ECLI:NL:CBB:2003:AF9615
College van Beroep voor het bedrijfsleven
- Eerste aanleg - meervoudig
- H.C. Cusell
- J.A. Hagen
- M.A. Fierstra
- Rechtspraak.nl
Tuchtzaak tegen appellanten wegens niet-naleving vaccinatieplicht varkens
In deze zaak gaat het om een tuchtprocedure tegen appellanten A en B, die in maatschapsverband handelen. Het tuchtgerecht had hen op 8 oktober 2002 een maatregel opgelegd wegens het niet naleven van de vaccinatieplicht voor varkens, specifiek tegen de ziekte van Aujeszky. De appellanten hebben op 14 oktober 2002 beroep aangetekend tegen deze tuchtbeschikking. Tijdens de zitting op 20 maart 2003 zijn de appellanten niet verschenen, maar vertegenwoordigers van het gemeenschappelijk secretariaat van de Productschappen Vee, Vlees en Eieren waren aanwezig om inlichtingen te verstrekken.
Het tuchtgerecht had vastgesteld dat appellanten in de periode van 11 oktober 2000 tot en met 23 maart 2002 ten minste 1.247 van de 1.340 vleesvarkens niet hadden laten vaccineren. Daarnaast hadden zij nagelaten de vaccinatiebonnen op te sturen naar de Stichting Gezondheidsdienst voor Dieren en waren zij niet gecertificeerd door een erkend certificeringssysteem. Op basis van deze overtredingen was hen een geldboete van € 2.200 opgelegd.

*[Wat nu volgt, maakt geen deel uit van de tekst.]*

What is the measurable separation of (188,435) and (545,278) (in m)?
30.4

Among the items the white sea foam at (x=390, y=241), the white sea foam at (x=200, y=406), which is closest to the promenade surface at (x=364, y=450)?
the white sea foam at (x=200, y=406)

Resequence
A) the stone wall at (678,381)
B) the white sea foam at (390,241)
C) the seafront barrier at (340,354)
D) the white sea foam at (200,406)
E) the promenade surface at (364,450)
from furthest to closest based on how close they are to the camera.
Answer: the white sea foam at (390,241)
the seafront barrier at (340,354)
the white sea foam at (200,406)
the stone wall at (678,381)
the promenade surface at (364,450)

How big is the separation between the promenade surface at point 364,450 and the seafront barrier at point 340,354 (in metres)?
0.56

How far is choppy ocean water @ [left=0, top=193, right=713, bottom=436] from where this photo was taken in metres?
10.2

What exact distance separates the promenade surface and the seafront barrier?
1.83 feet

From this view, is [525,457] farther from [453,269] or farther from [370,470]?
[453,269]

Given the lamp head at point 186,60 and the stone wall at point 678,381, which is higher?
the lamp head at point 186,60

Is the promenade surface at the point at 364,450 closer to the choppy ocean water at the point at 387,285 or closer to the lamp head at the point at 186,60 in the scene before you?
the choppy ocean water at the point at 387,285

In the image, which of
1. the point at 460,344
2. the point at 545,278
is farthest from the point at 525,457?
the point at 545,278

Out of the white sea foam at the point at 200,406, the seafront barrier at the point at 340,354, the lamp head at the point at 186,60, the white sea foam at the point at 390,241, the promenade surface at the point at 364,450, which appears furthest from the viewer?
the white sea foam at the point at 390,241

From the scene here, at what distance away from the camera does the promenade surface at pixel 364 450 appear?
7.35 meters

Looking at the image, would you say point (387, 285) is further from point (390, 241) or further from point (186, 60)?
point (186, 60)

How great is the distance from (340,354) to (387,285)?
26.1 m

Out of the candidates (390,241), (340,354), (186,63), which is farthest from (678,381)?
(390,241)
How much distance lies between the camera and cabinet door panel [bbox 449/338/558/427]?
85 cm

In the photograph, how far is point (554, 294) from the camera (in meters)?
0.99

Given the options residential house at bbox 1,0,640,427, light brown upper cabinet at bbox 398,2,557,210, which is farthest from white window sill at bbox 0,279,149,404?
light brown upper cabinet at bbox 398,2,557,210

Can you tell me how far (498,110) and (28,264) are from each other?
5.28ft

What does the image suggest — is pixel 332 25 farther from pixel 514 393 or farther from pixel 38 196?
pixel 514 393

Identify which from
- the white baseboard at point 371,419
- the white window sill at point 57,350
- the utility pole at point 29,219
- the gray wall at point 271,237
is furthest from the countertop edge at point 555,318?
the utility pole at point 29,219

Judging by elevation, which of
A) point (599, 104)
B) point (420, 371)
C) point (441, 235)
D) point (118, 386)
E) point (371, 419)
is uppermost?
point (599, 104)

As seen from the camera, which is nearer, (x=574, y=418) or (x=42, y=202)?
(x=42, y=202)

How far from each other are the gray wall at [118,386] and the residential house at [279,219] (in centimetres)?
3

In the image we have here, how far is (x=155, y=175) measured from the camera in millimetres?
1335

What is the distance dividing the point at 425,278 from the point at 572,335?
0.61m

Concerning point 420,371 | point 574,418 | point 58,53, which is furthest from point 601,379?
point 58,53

In de beoordeling van het beroep heeft het College van Beroep voor het Bedrijfsleven vastgesteld dat appellanten geen ontheffing van de vaccinatieplicht hadden aangevraagd, waardoor hun bezwaren niet konden worden overwogen. Het College oordeelde dat de opgelegde boete van € 2.200 niet in verhouding stond tot de feiten en dat de appellanten vrijgesproken moesten worden van enkele beschuldigingen, waaronder het niet toezenden van vaccinatiebonnen.
Uiteindelijk heeft het College het beroep gegrond verklaard, de bestreden tuchtbeschikking vernietigd en een nieuwe geldboete van € 1.550 opgelegd voor het niet vaccineren van de varkens. De appellanten werden vrijgesproken van de overige beschuldigingen. De uitspraak is gedaan op 1 mei 2003 door de rechters H.C. Cusell, J.A. Hagen en M.A. Fierstra, in aanwezigheid van griffier B. van Velzen.